Federated learning aims to protect data privacy by collaboratively learning a model without sharing private data among users. However, an adversary may still be able to infer the private training data by attacking the released model. Differential privacy provides a statistical protection against such attacks at the price of significantly degrading the accuracy or utility of the trained models. In this paper, we investigate a utility enhancement scheme based on Laplacian smoothing for differentially private federated learning (DP-Fed-LS), to improve the statistical precision of parameter aggregation with injected Gaussian noise without losing privacy budget.
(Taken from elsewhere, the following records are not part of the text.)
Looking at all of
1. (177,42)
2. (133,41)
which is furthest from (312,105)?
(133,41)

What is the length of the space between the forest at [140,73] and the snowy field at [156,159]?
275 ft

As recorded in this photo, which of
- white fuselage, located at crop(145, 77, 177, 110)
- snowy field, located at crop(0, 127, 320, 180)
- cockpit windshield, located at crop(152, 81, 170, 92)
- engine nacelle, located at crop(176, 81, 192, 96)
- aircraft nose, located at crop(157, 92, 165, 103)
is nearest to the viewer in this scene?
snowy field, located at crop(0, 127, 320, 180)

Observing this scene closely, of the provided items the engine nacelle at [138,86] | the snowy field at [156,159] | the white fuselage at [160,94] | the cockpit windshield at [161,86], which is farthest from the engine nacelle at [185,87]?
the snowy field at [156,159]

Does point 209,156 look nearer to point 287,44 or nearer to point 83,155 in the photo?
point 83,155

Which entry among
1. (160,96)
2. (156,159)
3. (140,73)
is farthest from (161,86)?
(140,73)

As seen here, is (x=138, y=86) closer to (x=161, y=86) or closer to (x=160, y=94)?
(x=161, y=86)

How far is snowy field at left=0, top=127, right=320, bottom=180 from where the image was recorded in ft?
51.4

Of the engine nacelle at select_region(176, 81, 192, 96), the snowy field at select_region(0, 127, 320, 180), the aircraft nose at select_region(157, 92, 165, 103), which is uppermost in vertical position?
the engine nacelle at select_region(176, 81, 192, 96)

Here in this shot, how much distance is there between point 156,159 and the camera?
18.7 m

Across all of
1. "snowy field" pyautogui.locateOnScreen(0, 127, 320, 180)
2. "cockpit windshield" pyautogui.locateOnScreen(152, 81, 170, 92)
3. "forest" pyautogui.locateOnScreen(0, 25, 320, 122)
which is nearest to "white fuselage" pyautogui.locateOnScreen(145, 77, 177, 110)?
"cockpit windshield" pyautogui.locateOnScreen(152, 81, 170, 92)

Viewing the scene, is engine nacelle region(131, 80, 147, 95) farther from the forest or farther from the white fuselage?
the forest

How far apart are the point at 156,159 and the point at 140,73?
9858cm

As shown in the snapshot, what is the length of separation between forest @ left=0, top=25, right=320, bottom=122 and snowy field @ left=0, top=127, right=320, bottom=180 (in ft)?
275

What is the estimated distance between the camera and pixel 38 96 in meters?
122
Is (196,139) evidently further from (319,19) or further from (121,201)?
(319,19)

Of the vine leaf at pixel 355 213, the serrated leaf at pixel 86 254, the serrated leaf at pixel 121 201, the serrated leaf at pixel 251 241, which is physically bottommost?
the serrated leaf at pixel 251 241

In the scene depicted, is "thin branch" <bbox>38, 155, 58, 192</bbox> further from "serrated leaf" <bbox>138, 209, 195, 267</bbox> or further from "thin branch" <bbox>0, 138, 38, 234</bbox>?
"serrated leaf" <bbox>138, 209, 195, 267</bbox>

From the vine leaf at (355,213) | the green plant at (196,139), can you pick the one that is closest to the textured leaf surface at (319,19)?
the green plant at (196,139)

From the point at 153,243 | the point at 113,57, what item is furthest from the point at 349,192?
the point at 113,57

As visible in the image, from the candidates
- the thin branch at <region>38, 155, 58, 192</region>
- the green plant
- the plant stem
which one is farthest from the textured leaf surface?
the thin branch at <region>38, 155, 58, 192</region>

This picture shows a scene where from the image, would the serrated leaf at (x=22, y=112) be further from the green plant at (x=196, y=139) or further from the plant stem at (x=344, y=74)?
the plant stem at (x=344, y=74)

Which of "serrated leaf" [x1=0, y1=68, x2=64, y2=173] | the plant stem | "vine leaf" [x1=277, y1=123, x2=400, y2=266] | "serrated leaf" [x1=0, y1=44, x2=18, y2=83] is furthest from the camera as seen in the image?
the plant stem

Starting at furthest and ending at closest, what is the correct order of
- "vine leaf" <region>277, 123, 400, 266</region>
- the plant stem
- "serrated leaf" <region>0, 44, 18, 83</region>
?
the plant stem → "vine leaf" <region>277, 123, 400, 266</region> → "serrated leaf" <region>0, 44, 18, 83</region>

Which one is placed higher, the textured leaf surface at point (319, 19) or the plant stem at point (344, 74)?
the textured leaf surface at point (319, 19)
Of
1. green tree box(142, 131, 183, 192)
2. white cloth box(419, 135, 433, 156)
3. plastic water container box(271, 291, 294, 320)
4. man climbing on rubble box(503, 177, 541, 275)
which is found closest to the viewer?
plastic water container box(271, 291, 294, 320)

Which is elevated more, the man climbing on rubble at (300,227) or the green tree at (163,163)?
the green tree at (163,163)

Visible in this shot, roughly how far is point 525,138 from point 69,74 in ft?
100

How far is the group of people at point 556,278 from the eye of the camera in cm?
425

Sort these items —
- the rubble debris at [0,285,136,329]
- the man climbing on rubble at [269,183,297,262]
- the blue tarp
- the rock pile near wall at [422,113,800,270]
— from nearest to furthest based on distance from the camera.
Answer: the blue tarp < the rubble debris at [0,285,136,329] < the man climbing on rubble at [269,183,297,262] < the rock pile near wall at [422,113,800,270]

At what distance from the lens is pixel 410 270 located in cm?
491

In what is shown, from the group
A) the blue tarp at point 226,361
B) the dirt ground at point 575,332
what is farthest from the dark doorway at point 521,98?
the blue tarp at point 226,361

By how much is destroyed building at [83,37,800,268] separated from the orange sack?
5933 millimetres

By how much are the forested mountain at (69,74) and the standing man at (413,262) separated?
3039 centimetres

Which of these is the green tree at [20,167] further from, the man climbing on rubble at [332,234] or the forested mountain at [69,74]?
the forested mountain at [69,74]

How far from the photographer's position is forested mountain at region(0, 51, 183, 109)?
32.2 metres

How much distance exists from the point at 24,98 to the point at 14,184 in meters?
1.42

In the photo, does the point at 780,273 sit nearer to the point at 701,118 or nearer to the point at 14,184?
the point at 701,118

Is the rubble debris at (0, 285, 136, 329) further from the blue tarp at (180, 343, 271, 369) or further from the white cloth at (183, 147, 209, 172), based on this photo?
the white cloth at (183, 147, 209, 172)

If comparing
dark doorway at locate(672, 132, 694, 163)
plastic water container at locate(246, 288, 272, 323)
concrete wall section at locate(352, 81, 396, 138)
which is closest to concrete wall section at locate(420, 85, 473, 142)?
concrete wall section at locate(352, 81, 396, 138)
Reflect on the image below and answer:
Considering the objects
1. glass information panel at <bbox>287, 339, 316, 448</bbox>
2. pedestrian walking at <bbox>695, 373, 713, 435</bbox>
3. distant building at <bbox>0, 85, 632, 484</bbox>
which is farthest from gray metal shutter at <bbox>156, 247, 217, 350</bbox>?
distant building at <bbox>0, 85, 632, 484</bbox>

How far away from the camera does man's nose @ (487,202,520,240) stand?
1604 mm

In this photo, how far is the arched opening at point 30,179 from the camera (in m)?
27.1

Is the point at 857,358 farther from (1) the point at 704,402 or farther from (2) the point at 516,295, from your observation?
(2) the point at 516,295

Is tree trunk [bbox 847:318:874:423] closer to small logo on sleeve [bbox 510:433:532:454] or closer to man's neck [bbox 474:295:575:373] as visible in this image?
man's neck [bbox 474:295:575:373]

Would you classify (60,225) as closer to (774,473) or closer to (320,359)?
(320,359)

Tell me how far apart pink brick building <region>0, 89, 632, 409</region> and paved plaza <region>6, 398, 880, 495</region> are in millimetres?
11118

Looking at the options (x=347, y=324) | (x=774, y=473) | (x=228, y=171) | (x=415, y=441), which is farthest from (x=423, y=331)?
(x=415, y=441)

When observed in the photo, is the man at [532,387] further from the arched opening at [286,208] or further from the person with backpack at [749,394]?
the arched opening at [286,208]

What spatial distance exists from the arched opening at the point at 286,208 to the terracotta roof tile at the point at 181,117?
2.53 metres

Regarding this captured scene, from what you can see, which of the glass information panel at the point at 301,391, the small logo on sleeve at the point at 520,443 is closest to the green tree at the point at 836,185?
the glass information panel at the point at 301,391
Our key observation is that the aggregated gradients in federated learning often enjoy a type of smoothness, i.e. sparsity in a graph Fourier basis with polynomial decays of Fourier coefficients as frequency grows, which can be exploited by the Laplacian smoothing efficiently. Under a prescribed differential privacy budget, convergence error bounds with tight rates are provided for DP-Fed-LS with uniform subsampling of heterogeneous non-iid data, revealing possible utility improvement of Laplacian smoothing in effective dimensionality and variance reduction, among others. Experiments over MNIST, SVHN, and Shakespeare datasets show that the proposed method can improve model accuracy with DP-guarantee and membership privacy under both uniform and Poisson subsampling mechanisms.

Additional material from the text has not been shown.